In its presentation, Awal Abdullah, said the northern part of Nigeria was ready for breakaway should other regions agree.
Mr Abdullahi, who presides over the Northern Conscientious Initiative, explained that it would, however, be better if the country stayed together owing to intermarriages that have taken place.
Earlier, a former Speaker of Nigeria’s House of Representatives, Ghali Na’Abba, said there was an absence of leadership in the country.
Na’Abba decried the spate of violence across the country, adding that the masses are bearing the brunt of the mayhem of the crises.
“The worst amongst us is being enthroned to manage our affairs,” the erstwhile Speaker said on Monday in Abuja.

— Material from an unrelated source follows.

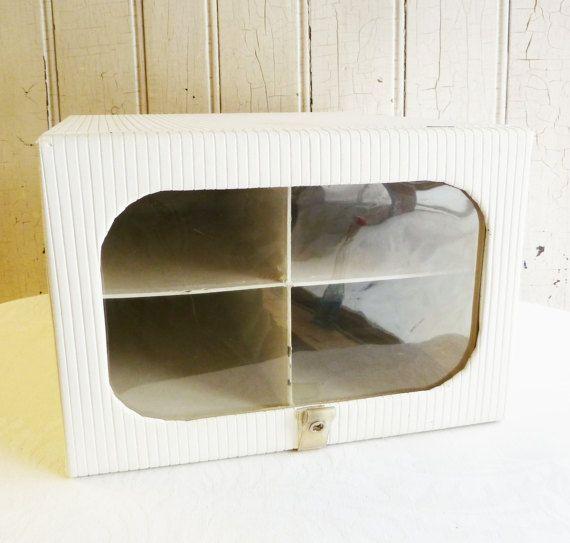 Vintage Ribbed Vinyl Shoe Storage Box  Wardrobe by KitschyVintage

In a veiled reference to President Muhammadu Buhari’s inability to halt the pervasive insecurity in Nigeria, Mr Na’Abba urged Nigerians to take power back from the political class.
The president of Ohabaeze-Ndigbo General, George Obiozor, who briefly registered his presence at the event said “self-determination does not amount to secession.”
A former governor of Anambra State, Chukwuemeka Ezeife, also spoke on behalf of the Igbo sociocultural group.
Mr Ezeife, in his remarks, adopted the position of Afenifere, adding, “We should work together to rescue Nigeria.”
While condemning the assassination of Ahmed Gulak in Owerri, Imo State, Mr Ezeife said, “Any attempt to amend the 1999 constitution is a waste of time.”
The event was attended by representatives of other ethnic nationalities like the Middle Belt Forum (MBF), Pan Niger Delta Forum (PANDEF) and the Southern and Middle Belt Forum (SMBF).
Other dignitaries included former Aviation Minister, Femi Fani-Kayode, ex-governors Olusegun Mimiko, C.O Adebayo of Ondo and Kwara States, Josephine Anenih, Kofowora Bucknor, Mazi Ohubunwa and Pat Utomi.